Saturday, February 2, 2013

This is a test. This is only a test...

It just hung there.  As if standing still.  It was the progress light on my treadmill.  As if it asked the question:
        "Really? Are you gonna finish or quit?"
Oh, I wanted to quit.  I had to change pace a number of times today. And I really considered quitting.   The treadmill belt was shifting funny, I had plenty to do, I was tired and feeling more like it was beating me- than I was beating it.

It was not the first time. There have been many mornings where I have not overcome. Didn't take that chance in the afternoon. The day went by and I didn't do it.  Sometimes, it was planned.  Sometimes it has been the battle of discipline and I lost for that day.
God commanded Joshua "...be strong and courageous! Do not be afraid or discouraged. For the LORD your God is with you wherever you go." (Jos 1:9).
I believe that God allows the circumstances life to reveal to us our true hearts.  He knows our hearts and motives; He knows what we will choose to do.  However, I don't think we do.  We think we know what we would do.  And we know what we would like to do. But until we are posed with the opportunity- a test- our true hearts are not revealed- to us.

In regard to exercise  my failures at getting up have strengthened my resolve to integrate exercise into my life; however, it has also made me examine finding the balance as to how much and when.. and I am working on that.

But as you know exercising my Faith in the grind of everyday life is a discipline I am tested on moment by moment.  God is continually presenting opportunities for me to act out my faith and trust in who He is.  Although it is for His glory; the test (opportunities) reveals to me my heart toward Him.  Do I really believe God and His word... enough to really do it when the opportunity arises?
"...a man came into the Soda Fountain and sat down. He was one of the people who live in the margins of life- often unnoticed and perhaps ignored by so many.
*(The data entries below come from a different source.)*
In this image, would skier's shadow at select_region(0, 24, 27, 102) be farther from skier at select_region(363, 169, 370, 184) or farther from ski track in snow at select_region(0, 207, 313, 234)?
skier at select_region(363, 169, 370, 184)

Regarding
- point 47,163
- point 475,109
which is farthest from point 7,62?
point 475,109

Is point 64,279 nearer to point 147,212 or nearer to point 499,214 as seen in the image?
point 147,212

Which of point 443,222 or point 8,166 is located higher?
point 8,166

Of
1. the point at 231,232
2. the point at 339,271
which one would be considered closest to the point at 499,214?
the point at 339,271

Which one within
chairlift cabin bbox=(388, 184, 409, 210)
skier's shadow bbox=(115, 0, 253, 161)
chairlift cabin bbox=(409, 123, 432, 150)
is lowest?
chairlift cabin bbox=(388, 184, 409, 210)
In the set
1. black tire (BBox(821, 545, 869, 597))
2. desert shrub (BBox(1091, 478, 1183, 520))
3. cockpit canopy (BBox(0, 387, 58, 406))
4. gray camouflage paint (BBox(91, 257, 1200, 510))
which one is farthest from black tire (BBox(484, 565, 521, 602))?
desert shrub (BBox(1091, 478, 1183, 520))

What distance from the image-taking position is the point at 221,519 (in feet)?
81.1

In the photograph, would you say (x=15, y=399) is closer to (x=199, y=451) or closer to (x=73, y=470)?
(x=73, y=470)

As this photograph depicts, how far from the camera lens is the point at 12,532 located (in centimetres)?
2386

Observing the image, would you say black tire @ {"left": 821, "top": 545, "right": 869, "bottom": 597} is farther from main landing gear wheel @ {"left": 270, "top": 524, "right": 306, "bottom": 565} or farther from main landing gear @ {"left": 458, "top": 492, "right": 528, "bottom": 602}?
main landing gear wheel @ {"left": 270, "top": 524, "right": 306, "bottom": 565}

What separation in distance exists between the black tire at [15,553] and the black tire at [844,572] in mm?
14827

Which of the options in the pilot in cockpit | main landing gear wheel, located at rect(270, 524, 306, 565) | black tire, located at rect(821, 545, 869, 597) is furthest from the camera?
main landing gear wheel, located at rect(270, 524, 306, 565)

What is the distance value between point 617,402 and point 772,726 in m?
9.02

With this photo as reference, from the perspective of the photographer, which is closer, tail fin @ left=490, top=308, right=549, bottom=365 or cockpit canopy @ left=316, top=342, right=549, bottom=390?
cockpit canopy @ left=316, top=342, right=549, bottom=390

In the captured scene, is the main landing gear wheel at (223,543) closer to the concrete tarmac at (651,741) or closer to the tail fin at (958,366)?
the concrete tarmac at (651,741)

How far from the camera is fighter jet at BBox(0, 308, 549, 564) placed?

He was about to have surgery and spoke of it with some trepidation. Now, God had been challenging me to offer prayer to many whom I don’t know; however, this time... I just didn’t want to. He was different …. And, so I waited and waited… putting it off until he left. I knew I should have offered, but I didn’t. After he left, my head resonated with the scripture “do not show partiality.”[1] I had done just that. And, more convicting was “…anyone, then, who knows the good he ought to do and doesn’t do it, sins.”[2] My stomach churned.
On my knees that night I asked God to forgive my willful defiance and -in a desire to truly change and live out His Word loving others- I asked for an opportunity to redeem myself in the future. The very next morning- as I’m running to work (literally, don’t ask)- I see the very same man chatting with the postman in front of our shop. Every reason not to stop whirled through my head. What would it be? Would I obey God…or not? I decided to surrender my will, and stopped. I reintroduced myself, apologized for not doing it earlier, and offered prayer. He accepted. I put my hand on his shoulder, and prayed. In that encounter God taught me about obedience; repentance; love; forgiveness; and grace. (From "About Me" page of this blog)
"This is a test. This is only a test..." Sometimes as Christians I wonder if we get so worried about failing an opportunity we've been given that we forget God's grace. He is able to work all things together for good for those who love him and are called according to His purpose.  Nothing is wasted in His eyes.  It may be used to reveal to us Truth or to reveal Him to others... but in all things He is glorified.  Remember to press on toward the goal (Phil 3:14) and don't give up... having done everything... stand firm (Eph 6:13).

My friends, you can't let God down- because you don't hold Him up.